Repeat the whole listing word for word, skipping pictures.
• • • • • • •
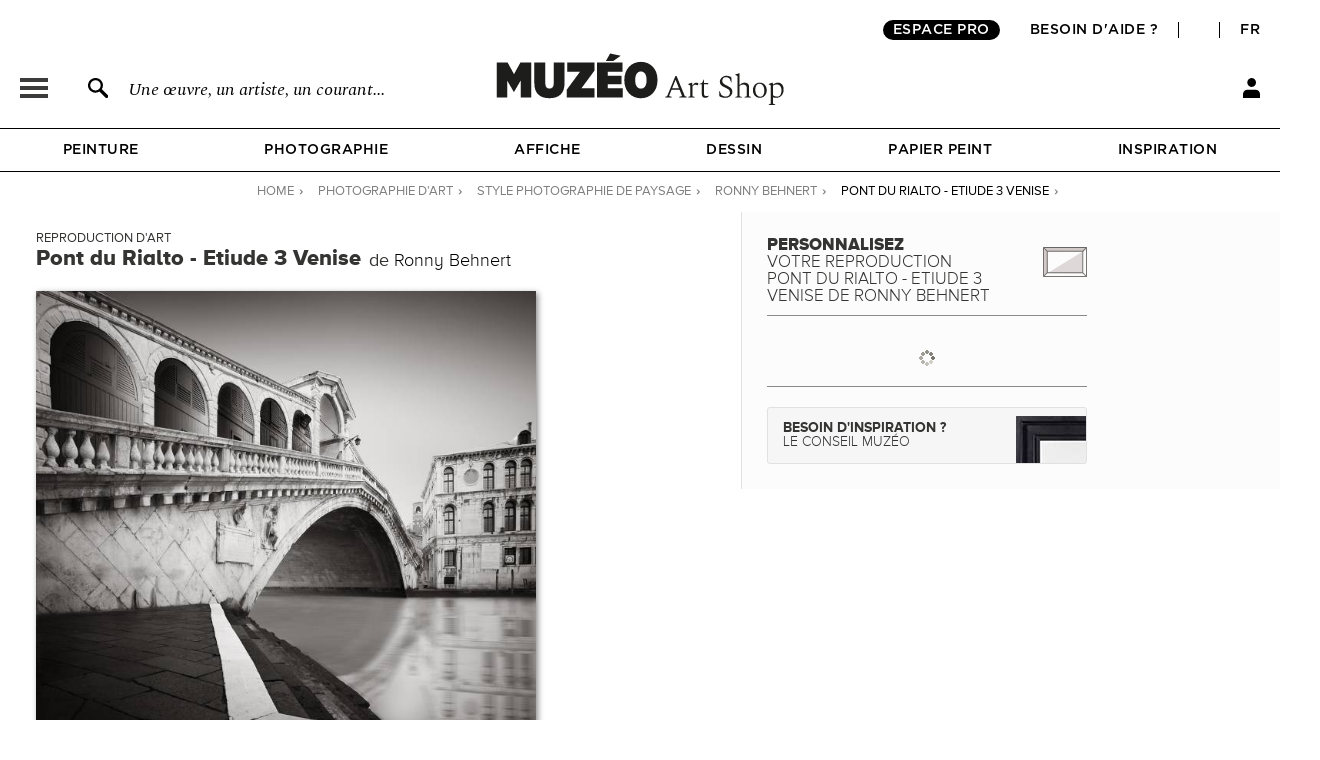

--- FILE ---
content_type: application/javascript
request_url: https://fr.muzeo.com/sites/all/modules/custom/mzo_configurator/js/mzo_xmas_date.js?t7h4c7
body_size: 395
content:
(function ($) {
	Drupal.behaviors.mzo_configurator_xmas = {
		attach: function (context, settings) {
			$(document).ready(function () {
				var duree_livraison = Drupal.settings.node.delai_livraison_standard;
				var durees_fabrication = new Array();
• • • • • • •
- [SOLUTION FOR THIS TASK]:
--- FILE ---
content_type: application/javascript
request_url: https://fr.muzeo.com/sites/all/modules/custom/mzo_configurator/js/mzo_xmas_date.js?t7h4c7
body_size: 395
content:
(function ($) {
	Drupal.behaviors.mzo_configurator_xmas = {
		attach: function (context, settings) {
			$(document).ready(function () {
				var duree_livraison = Drupal.settings.node.delai_livraison_standard;
				var durees_fabrication = new Array();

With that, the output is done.